Jack Atkins : Congratulations on just executing really well in this tough environment. So I guess, Matt, if I could maybe kind of start with your — one of your closing comments there, which is around fourth quarter consolidated operating income being above the first quarter. I guess, directionally, that helps a lot. But I guess when I go back and think about kind of normal seasonality, sort of pre-COVID third quarter to fourth quarter typically saw earnings decline, call it, 45% or 50%, something like that, just with normal seasonality. Would there be any reason why you would expect this year to be materially different? If so, could you maybe kind of help us think of the puts and takes there?
Matt Cox : Yes, sure. I’d be happy to try to do that, Jack. So I would say, firstly, we still do expect the seasonality that we saw pre-pandemic return. And so — and as we — as you know, in our business, the second and third quarters are our busiest and our fourth and first are weaker, just because of the amount of cargo in the market given the seasonality of purchasing and holiday periods in our market. It always has been and it always will be that way to a certain extent. But one of the verticals, Jack, that might be just a bit different coming out of the pandemic and going in, as we’ve talked about this on last quarter’s call was the growth in e-commerce. And there’s an element we believe, although we don’t know exactly what it is yet, but there — some of that e-commerce moves year round.
There’s less seasonal pattern. It’s recurring items that people purchase rather than holiday gifts or back-to-school or a seasonal element to it. And so that may explain why we — the difference is both, frankly, in our fourth and first quarters may not be as seasonal as we’ve seen pre-pandemic, but we still overall affect the seasonality pattern to remain pre- and post-pandemic, if that helps.
Jack Atkins: Okay. So if anything, maybe there’s a little bit less seasonality. And I understand we’re still trying to understand what the new normal looks like, but perhaps maybe there’s a little bit less seasonality in the business going forward than there has been in the past just based on that e-commerce factor.
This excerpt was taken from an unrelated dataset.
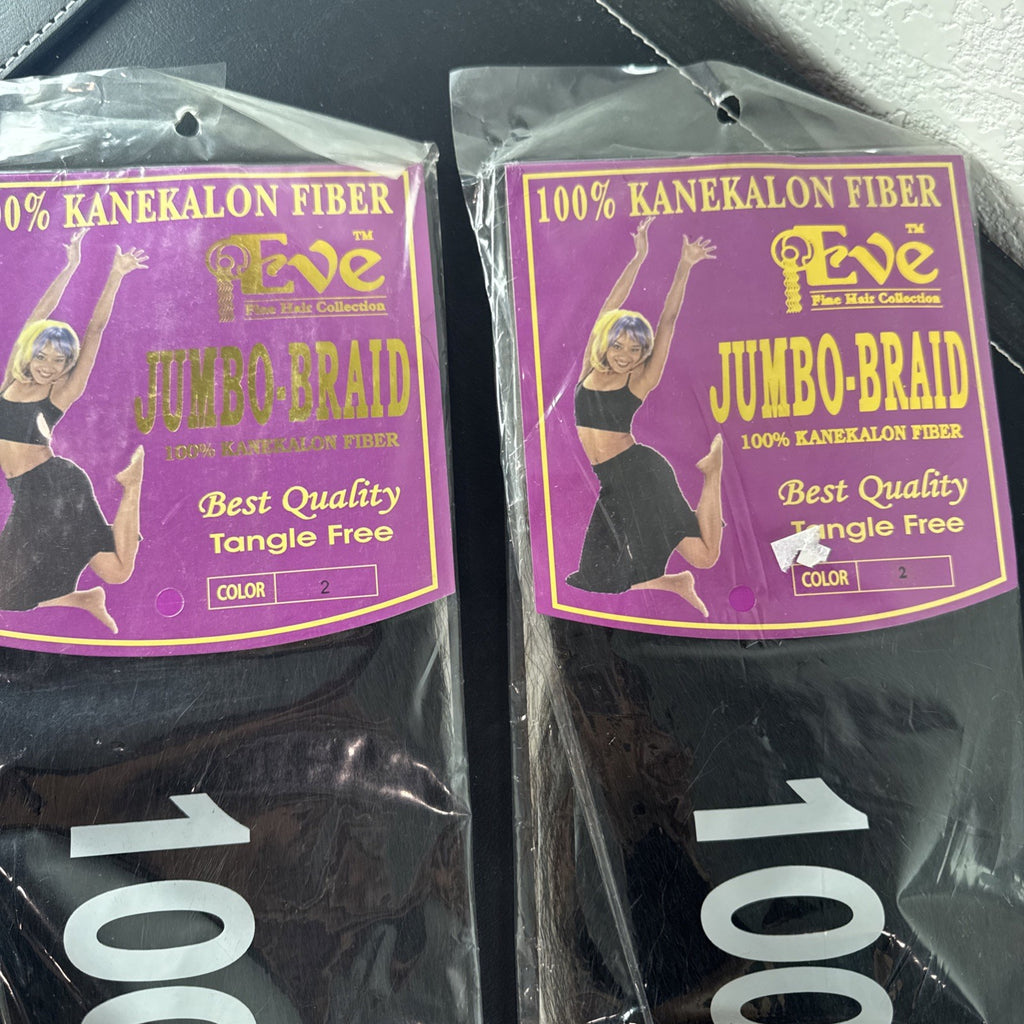 Eve Fine Hair Collection 100% Kanekalon jumbo braiding hair extensions in shade Color 2 dark brown, set of 2 packs.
Matt Cox : That’s right. Yes.
Jack Atkins : Okay. Got it. That’s helpful. I’d also love to maybe touch on a comment that you made, Matt, around the kind of the thoughts around the 2024 Transpacific trade. I think one of the questions we get a lot is just folks kind of trying to understand what’s happening with inventory balances and have we kind of reached a new normal from an inventory destocking perspective. I guess, what are your customers telling you about how to think about that going into next year? It sounds like they’re expecting relatively stable volume, but do you feel like we’re kind of through the destocking phase of this last, call it, year, 1.5 years?
Matt Cox : Yes. I’m going to answer that in two ways, Jack. To answer your question directly, we are hearing from many of our customers that this inventory overhang that they had when there was a very sharp decline in the year ago period. Most of our retailers have worked through those inventories. And so now there are exceptions, and there are SKUs or product lines that they are still surplus on. But our general feeling is that retailers have done a really good job of working through their overhang. But the other context point here at the risk of over answering your question, Jack, is where — from our perspective, how we see the Transpacific market. And in our prepared comments, we refer to 2019 as a benchmark, the world changed over the last few years.